CBE to ease off rate cuts this year in a bid to support strong carry trade -EFG Hermes
CBE to ease off rate cuts this year in a bid to support strong carry trade -EFG Hermes: The Central Bank of Egypt is likely to slow its easing cycle this year as it looks to maintain the strength of the carry trade and support the EGP, according to a research note from EFG Hermes picked up by Bloomberg. Tumbling inflation in 2H2019 allowed the central bank to cut interest rates by 450 bps last year, but EFG analysts Mohamed Abu Basha and Mostafa El Bakly think we’ll be lucky to see a quarter of that in 2020, writing that bank officials will look “to continue providing decent real rates for carry traders, who are important to maintain a healthy outlook for the EGP.”

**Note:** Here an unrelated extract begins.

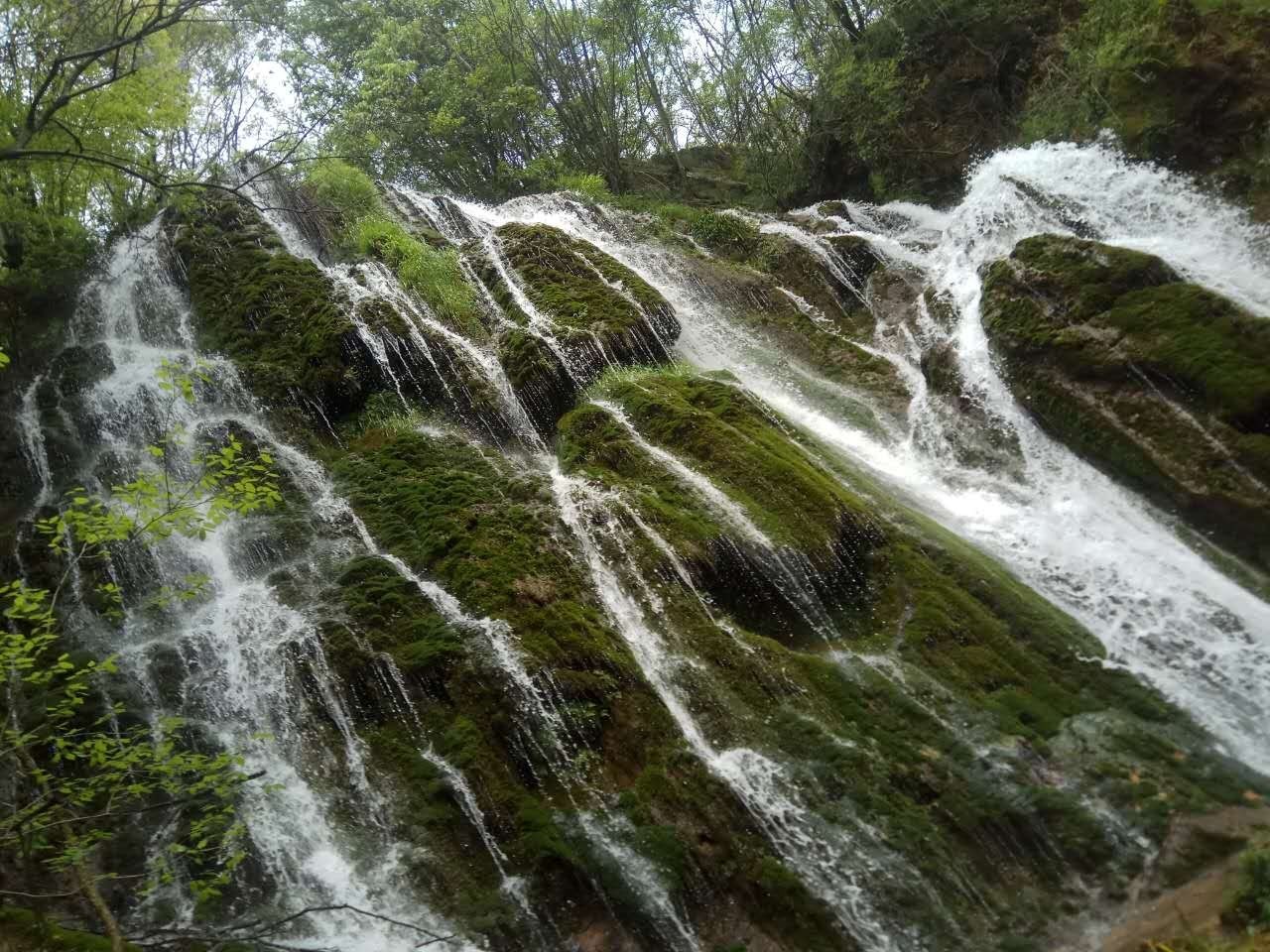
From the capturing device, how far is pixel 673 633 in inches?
282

Policymakers could look at other options to stimulate borrowing: The CBE could turn to open-market operations to inject liquidity into the banking system, allowing it encourage lending and investment while scaling back its easing cycle. In light of this the investment bank is only giving a 50% chance of a cut when the CBE meets next week. Shuaa, meanwhile, says in a separate note (pdf) that the time is ripe for the CBE to begin cutting down its reserve requirement ratio (RRR) for bank deposits, which would allow commercial banks to increase money supply in the market. The prospect of scaling back banks’ RRR was floated as a possibility by several economists back in October.
The EGP surge against the greenback has accelerated since the turn of the year, rising from EGP 16.00/USD to EGP 15.66 — a level not seen since 17 November 2016, two weeks after the government floated the currency. The currency has risen around 13% against the USD since the beginning of 2019.

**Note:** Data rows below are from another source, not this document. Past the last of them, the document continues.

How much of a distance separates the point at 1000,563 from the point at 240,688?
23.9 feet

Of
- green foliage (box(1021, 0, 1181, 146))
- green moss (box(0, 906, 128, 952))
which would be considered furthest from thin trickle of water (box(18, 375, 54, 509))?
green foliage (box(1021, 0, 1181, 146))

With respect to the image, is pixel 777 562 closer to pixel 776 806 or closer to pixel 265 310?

This has been driven by a surge in foreign inflows into local-currency bonds, which have risen 3.7% against the USD this year, around four times the average return in emerging markets, according to Bloomberg Barclays EM indices.
Expect the EGP to 15.00 by year’s end -DB: Deutsche Bank has forecast the EGP to fall to 15.50 against the USD by the end of 1H2020 and 15.00 by the end of the year in a report picked up by the local press.